Many of us in the contemporary world have been suffering a prolonged dream drought. You want to end the drought and renew your connection with your dreams. So you set a juicy intention for the night – “I want to have fun in my dreams and remember” or “I open myself to healing” – and make sure you are ready to record something whenever you wake. Be kind to fragments. Even a wisp from a dream, a sense of color, a snatch of a song, can be a great beginning.
Recognize that you don’t need to go to sleep in order to dream. Through the play of synchronicity and pop-up symbols, the world around you will speak to you in the manner of dreams if you pay attention. And there are treasures in in-between states of consciousness, especially in the hypnagogic zone, “the Place Between Sleep and Awake” as Tinker Bell calls it in the Disney version of Peter Pan.

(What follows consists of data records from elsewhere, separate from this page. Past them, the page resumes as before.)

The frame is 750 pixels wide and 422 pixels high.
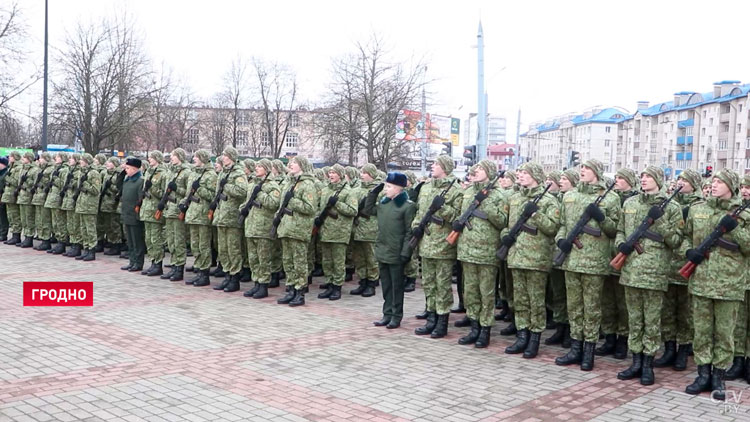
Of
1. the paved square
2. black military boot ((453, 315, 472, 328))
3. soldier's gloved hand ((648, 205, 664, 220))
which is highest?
soldier's gloved hand ((648, 205, 664, 220))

To get active with your dreams, you need to keep a journal and you need to develop the practice of sharing your dreams with others in the right way, and of taking action to bring energy and guidance from the dream world into everyday life. I have invented a powerful technique for dream sharing that we call Lightning Dreamwork. It’s quick, it’s safe and it’s fun. It provides a way for us to hear each other’s stories, provided helpful feedback and guide each other to take action to honor our dreams. We can learn to do it in minutes with a complete stranger or the intimate stranger who shares our bed and may be the hardest person to talk to about sensitive things. The process is explained in my books The Three “Only” Things and Active Dreaming.

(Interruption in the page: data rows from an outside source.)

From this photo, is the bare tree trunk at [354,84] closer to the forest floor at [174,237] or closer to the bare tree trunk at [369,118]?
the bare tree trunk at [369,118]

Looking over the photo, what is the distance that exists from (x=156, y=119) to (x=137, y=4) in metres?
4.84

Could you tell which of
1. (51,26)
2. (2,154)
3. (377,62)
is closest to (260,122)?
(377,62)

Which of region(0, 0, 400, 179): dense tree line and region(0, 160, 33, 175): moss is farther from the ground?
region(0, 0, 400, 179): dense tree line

We want to develop the practice of conscious or lucid dreaming. The easiest way to become a lucid dreamer is to start our conscious and stay that way. I teach people to travel, wide awake and conscious, through the doorway of a remembered dream to explore the dreamscape more fully, resolve terrors, solve mysteries and foillow roads of adventure in the multiverse. Dream reentry, as I call this, is another of the core techniques of Active Dreaming, my original synthesis of shamanism and dreamwork. In the workshops, we use shamanic drumming to fuel and focus the journeys, and we learn that dreaming does not have to be a solitary activity. We can travel with one or more partners and our shared experiences become first-hand data on the reality of other dimensions.
Dreaming is a discipline. It’s fun and you get to do a lot of the work in your sleep but to get good at it – as with anything else – requires practice, practice.